I've been in New Mexico for a couple of weeks now, and I plan to stay till the July 4th Weekend when I expect to hightail it back to California and stay for another three weeks or so and then come back here. It is part of the continuing process of leaving a long-time home in California and setting up permanent residence in New Mexico. It is a long and drawn-out process for us with many moving parts.

I took the picture above in March when I was here for a couple of weeks and took a trip up to Santa Fe for some exploration off the beaten path. That's the view toward Santa Fe on the road I take, the Sangre de Christo mountains in the distance.

I went up to Santa Fe yesterday and attended a lecture on the topic of "Captive Women" -- exciting, no? -- in the context of the Slave Culture of the Southwest. (pdf link to a book review) Well, it's a somewhat complicated topic. This region is in many ways still culturally a part of Mexico (much as Los Angeles and most of Southern California is). But it also has a very strong Native American cultural influence (which Southern California largely lacks.) The Anglo gloss over the top of it all is still widely considered to be a form of entertainment -- and is not expected to last.

The "slave culture" of the Southwest has to do both with the common practices of Native American societies and with the commonplace colonial practices of the Spanish in America. Capturing slaves and holding them -- and/or selling them -- was what was widely done by Natives and Hispanos, apparently until quite recently.

But it is complex because in Native society -- and to an extent in American-Spanish society -- slaves captured in raids become members of the household and often marry into the family. It was just the way things were.

Anglos on their High Horses disapproved, of course, and many religious Anglos came out to the Southwest from Back East to redeem the slaves of New Mexico -- only to cause a spike in the slave trade because, of course, they were paying cash money for redemption of slaves. So more were captured to be turned in for cash.

In a marginal economy like New Mexico's still is in some respects, what are you going to do?

The fact that slaving was relatively commonplace in New Mexico up until fairly recently (reports of slaves in New Mexican households go right up to the 1940's) and that almost all the captives were women and children from various Indian peoples (some from Mexico itself), and that going on periodic slave raids was what was done, and that being taken captive wasn't necessarily all that terrible a thing is one of New Mexico's long held "secrets." Of course it was a "secret" out in the open, but there you are.

It was not the same as black chattel slavery in the American South, not by a long shot -- because it was based on Native practices rather than justified by reference to Biblical cant. And as far as anyone is willing to say, it was never as brutal nor as ridiculously restrictive, nor as racist, nor as inhumane as black chattel slavery. On the other hand, it's not an excusable practice for those reasons. I say from the saddle of my Anglo-Irish High Horse!

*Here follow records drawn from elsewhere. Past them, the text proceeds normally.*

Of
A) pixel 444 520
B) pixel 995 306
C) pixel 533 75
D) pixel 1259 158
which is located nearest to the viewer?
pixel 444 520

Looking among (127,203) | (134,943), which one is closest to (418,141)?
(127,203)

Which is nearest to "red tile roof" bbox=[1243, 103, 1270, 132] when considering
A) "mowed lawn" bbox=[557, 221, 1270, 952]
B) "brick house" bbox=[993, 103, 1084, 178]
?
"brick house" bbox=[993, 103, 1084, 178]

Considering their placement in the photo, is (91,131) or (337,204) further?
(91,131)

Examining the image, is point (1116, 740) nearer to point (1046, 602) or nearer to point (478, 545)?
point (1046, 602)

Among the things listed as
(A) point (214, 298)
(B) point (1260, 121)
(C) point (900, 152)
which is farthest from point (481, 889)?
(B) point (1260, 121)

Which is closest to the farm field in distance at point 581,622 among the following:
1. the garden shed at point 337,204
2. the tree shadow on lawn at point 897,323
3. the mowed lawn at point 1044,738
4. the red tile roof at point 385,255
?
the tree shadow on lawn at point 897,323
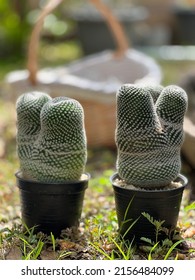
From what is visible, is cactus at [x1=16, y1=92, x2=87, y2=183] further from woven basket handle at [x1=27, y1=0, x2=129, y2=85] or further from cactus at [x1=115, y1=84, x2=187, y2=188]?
woven basket handle at [x1=27, y1=0, x2=129, y2=85]

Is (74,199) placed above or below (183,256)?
above

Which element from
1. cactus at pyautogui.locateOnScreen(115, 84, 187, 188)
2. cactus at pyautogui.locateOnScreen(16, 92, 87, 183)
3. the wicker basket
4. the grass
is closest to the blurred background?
the wicker basket

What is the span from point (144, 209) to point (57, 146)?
49 cm

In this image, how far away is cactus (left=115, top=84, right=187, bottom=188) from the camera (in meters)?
2.80

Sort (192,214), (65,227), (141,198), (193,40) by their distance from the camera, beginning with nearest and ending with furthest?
(141,198), (65,227), (192,214), (193,40)

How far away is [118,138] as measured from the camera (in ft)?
9.39

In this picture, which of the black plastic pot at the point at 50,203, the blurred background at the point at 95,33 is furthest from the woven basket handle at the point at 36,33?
the black plastic pot at the point at 50,203

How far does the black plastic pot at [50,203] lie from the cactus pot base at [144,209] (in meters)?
0.21

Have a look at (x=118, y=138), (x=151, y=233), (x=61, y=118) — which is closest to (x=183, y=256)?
(x=151, y=233)

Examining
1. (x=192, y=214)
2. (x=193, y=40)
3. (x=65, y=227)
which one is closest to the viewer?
(x=65, y=227)

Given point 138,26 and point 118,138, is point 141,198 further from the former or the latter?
point 138,26

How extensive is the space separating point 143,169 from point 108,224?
0.47 m

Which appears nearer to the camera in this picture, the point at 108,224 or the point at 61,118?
the point at 61,118

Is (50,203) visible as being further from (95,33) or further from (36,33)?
(95,33)
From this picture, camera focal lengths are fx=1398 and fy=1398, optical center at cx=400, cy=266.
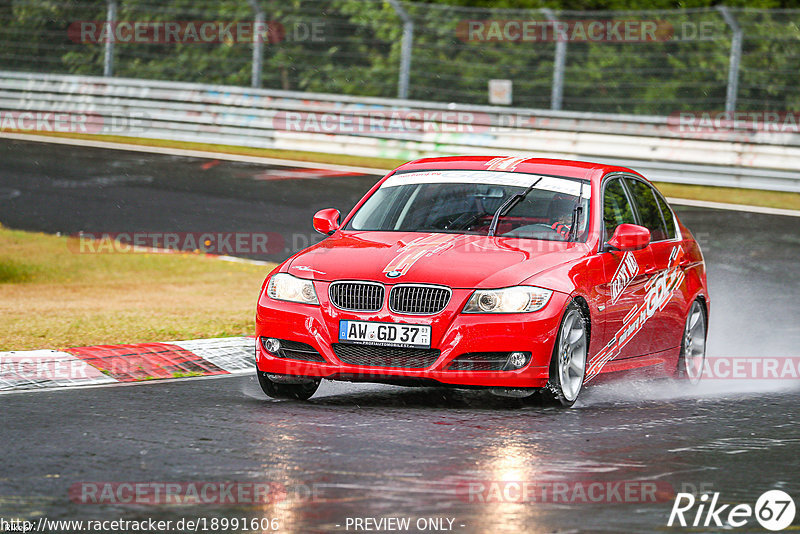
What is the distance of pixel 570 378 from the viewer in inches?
341

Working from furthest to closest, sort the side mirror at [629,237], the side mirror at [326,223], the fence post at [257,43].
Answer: the fence post at [257,43], the side mirror at [326,223], the side mirror at [629,237]

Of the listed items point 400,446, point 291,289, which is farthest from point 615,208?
point 400,446

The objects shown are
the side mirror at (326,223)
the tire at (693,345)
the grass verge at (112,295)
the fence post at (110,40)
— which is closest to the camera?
the side mirror at (326,223)

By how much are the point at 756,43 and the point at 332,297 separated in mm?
15226

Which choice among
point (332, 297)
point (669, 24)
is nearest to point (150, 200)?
point (669, 24)

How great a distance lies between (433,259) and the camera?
27.9ft

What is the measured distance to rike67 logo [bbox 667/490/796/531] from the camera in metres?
5.72

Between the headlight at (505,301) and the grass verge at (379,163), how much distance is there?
1378cm

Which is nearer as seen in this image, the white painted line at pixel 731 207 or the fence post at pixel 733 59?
the white painted line at pixel 731 207

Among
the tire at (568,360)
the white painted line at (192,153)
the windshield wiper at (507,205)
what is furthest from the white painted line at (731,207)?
the tire at (568,360)

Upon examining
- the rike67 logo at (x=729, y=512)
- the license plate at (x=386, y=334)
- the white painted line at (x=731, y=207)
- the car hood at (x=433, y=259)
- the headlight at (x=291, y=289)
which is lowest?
the rike67 logo at (x=729, y=512)

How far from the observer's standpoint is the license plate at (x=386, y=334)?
323 inches

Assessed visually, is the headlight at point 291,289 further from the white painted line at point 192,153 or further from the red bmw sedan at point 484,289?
the white painted line at point 192,153

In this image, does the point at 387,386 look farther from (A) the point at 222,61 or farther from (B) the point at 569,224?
(A) the point at 222,61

It's part of the history and culture of the Southwest and New Mexico in particular, and it shouldn't be sidestepped because "you just don't talk about such things."

The stories that a couple of hundred of us heard told yesterday -- quite a turn out, I would say, for a lecture on a fairly obscure topic -- were partly "lifting the veil" stories, telling us things we didn't know. The point was made that we pass by all sorts of sites on our travels around New Mexico that are primary sites of the Southwest slave trade and genizaro communities, and we might never give it a thought. We should give it a thought. We should never forget. We should recognize and honor those captives and the contributions they made to New Mexico's history and culture.

Much of what we think of as unique about New Mexico, and why this is often considered to be "another country," is the result of a much more complicated past than most of us realize.